Booker was well known in Des Moines, where he eventually settled, as he published many health articles in the Journal of Iowa State Medical Society and wrote a health column in the local African American publication, Iowa Bystander. One of the articles he wrote was one published in 1915, regarding bronchopneumonia in children, which he saw was a growing concern. Booker also made occasional speeches at the African Methodist Episcopal Church on disease prevention, particularly on tuberculosis. Many physicians in Iowa, including Dr. Booker, believed that tuberculosis had a large chance of making a comeback, as the Iowa State Medical Society in 1915 calculated 145 cases appeared per 100,000 persons.

==Military service==
Eager to take part in the new war in Europe, Booker volunteered for the Iowa National Guard, which was one of the first dispatches to be sent to France in World War I. However, much to his disappointment, he was rejected because of his race. However this did not deter him, as through the next year he sought to recruit African-American men for the war and became well known for how articulately he could speak to a crowd. Near his home, a new camp was erected for World War I volunteers called Fort Des Moines. It had been opened for training African-American men as there had been a huge influx of African-American volunteers and a petition was erected by the students of Howard University. However, there was still some discontent at the facility as many soldiers found that they had been unfairly assessed for merely being black. At the age of 36, Booker volunteered for the Army Medical Corps and once accepted was made a first lieutenant.

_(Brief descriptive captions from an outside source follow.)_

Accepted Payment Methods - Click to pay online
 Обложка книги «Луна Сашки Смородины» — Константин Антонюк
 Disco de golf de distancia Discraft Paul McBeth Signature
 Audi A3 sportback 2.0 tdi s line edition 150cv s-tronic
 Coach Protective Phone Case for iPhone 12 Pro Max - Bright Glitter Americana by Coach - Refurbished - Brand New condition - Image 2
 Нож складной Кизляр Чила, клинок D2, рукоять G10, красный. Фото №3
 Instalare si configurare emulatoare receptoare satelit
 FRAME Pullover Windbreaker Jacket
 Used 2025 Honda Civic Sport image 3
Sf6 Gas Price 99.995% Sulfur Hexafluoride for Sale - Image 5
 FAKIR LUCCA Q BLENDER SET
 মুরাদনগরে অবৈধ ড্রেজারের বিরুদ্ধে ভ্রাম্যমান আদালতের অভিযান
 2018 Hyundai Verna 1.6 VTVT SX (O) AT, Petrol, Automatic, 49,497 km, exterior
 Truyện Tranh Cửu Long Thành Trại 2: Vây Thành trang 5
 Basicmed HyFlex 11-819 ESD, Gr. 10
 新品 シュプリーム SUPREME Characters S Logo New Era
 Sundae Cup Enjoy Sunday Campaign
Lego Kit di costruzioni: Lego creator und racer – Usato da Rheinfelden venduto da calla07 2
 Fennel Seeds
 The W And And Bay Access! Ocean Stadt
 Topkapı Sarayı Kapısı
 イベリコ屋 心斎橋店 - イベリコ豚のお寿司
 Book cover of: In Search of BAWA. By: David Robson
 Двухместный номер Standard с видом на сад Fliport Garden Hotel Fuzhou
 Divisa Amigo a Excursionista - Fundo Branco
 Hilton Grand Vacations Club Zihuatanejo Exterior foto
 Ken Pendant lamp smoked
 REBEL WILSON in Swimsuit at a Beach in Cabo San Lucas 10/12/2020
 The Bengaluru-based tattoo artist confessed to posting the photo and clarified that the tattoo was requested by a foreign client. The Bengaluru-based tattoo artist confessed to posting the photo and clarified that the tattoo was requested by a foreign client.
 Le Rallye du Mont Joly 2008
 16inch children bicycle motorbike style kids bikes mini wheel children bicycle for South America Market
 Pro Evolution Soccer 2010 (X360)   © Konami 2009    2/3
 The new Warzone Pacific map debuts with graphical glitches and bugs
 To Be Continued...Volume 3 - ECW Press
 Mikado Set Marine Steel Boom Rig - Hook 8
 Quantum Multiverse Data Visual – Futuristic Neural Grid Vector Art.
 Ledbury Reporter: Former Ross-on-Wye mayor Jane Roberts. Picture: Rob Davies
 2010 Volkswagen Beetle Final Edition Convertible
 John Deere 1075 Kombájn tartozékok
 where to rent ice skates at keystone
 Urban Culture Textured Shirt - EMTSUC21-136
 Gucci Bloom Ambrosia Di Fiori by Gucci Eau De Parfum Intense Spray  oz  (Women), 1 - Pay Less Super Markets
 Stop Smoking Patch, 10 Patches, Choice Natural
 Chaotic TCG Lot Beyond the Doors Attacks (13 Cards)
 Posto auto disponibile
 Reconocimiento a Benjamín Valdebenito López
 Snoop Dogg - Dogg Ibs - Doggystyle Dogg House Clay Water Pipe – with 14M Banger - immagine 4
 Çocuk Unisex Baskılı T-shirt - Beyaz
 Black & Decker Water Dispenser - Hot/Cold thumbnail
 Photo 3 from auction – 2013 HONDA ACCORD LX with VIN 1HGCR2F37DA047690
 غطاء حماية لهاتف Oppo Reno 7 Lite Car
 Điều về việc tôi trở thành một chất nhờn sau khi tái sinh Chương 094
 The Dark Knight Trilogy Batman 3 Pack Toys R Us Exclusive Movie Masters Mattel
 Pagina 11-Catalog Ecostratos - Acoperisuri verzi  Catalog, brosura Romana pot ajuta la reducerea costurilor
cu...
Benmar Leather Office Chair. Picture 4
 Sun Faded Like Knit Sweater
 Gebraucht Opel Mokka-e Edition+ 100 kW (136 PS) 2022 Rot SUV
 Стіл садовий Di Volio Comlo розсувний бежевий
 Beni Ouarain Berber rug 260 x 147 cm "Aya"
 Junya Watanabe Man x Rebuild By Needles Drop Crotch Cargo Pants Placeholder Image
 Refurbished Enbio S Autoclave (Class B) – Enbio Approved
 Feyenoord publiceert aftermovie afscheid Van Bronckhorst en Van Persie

Like the majority of the African-American recruits, Booker was sent for basic training at Fort Des Moines Provisional Army Officer Training School. After about two months of training, Booker was assigned to the 365th Infantry Regiment which was part of the 92nd Division's 183rd infantry Brigade, which was under the command of Brigadier General Malvern Hill Barnum.

Before arriving in Europe, Booker spent additional training with his unit at Camp Grant in Illinois. In 1917, Booker and many African-American men were sent to France. Exhausted from facing aggressive German assaults, the French leadership had requested American reinforcements for months. Not wanting to deal with the African-American soldiers, General Pershing sent the 92nd Division to assist.

At the arrival of Booker, the Spanish influenza had already taken the lives of many soldiers and an epidemic was spreading. The majority of Lieutenant Booker's service was spent aiding the ailing men who were suffering from influenza or other illnesses associated with months of living and fighting in the trenches, and the harsh winter that followed.

==Career==
After the war, Booker returned to his wife in Des Moines and continued his practice. He later chaired the Health Bureau of Negro Business Men's League and lectured on healthy living.

In the 1920s, there was a large influx of African Americans moving to California for better job opportunities, and the Bookers were amongst them. Dr. Booker took a position as a surgeon in Los Angeles, California. Along with his job, he also a member of the Howard Drew Medical Association. Booker was a community organizer, participating and leading many events for African Americans. When Jesse Owens came to Los Angeles in 1935, Booker was one of the community leaders that welcomed him.

Booker dabbled in politics as he was listed as a lifetime member of the American Legion and the NAACP.

==Personal life==
Booker married Naomi Coalston. They did not have any children.

==Death==
Booker died on August 25, 1957, at Good Samaritan Hospital. He was survived by his wife. He was buried in Rosedale Cemetery.